Friday, August 10, 2012
Photo of four men in a wagon which was presumably taken in Fulton, Kentucky since the photographer's information printed on the card is H. A. Stewart, Fulton, KY.
An attempt to date the photo only produced one individual living in Fulton County named H. A. Stewart in 1880; however, Henry A. Stewart was not a photographer but instead a black minister.
Thursday, August 9, 2012
This older lady's clothing appears to be from the late 1920's or early 1930's. There is no clue to her identity or the origin of the box in which the photo was found. This came from the same box that included the photo of the Elegant Unknown Young Woman - could this be her grandmother?
Wednesday, August 8, 2012
A young boy and girl, possibly brother and sister, with their dog. This photo was probably taken around the turn of the 20th century.
The photo is by T. O. Humphrey, Photographer, Wickliffe. T. O. Humphrey photographed several of the Kentucky scenes taken around Wickliffe that are part of the Ford Collection.

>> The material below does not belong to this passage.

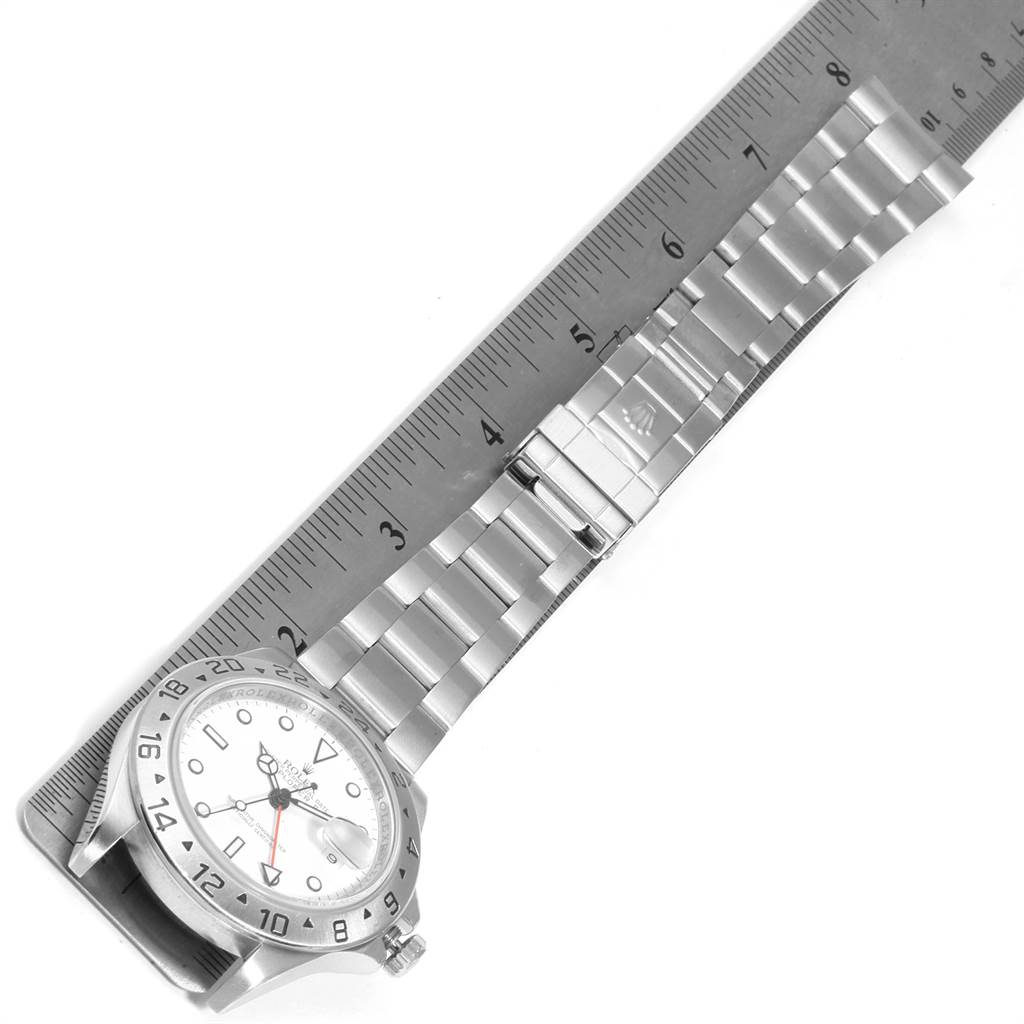 The image shows a Rolex Explorer 16570 Men's Stainless Steel White Dial 16570 Men's Stainless Steel White Dial watch positioned at an angle, with the watch face and part of the metal bracelet visible, alongside a ruler for scale.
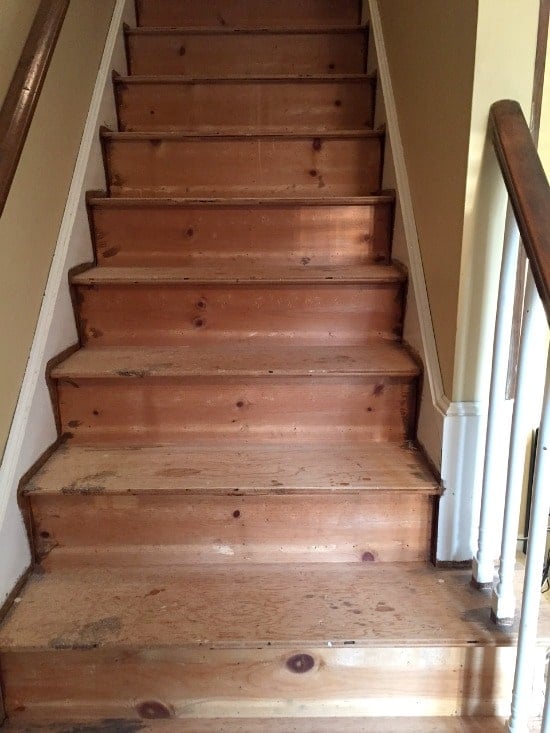 A wood staircase with no stain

Scenes from various parts of Kentucky were taken for display in the Kentucky Building at the Louisiana Purchase Exposition in St. Louis. The exposition was known as the St. Louis World's Fair. The photographs were taken between 1890 and 1903.
This photo came from a box of pictures and even the origins of the box are unknown. The elegantly dressed young woman of the photo appears to be wearing evening attire.
This photograph was probably taken sometime during the 1920's based solely upon the hairstyle.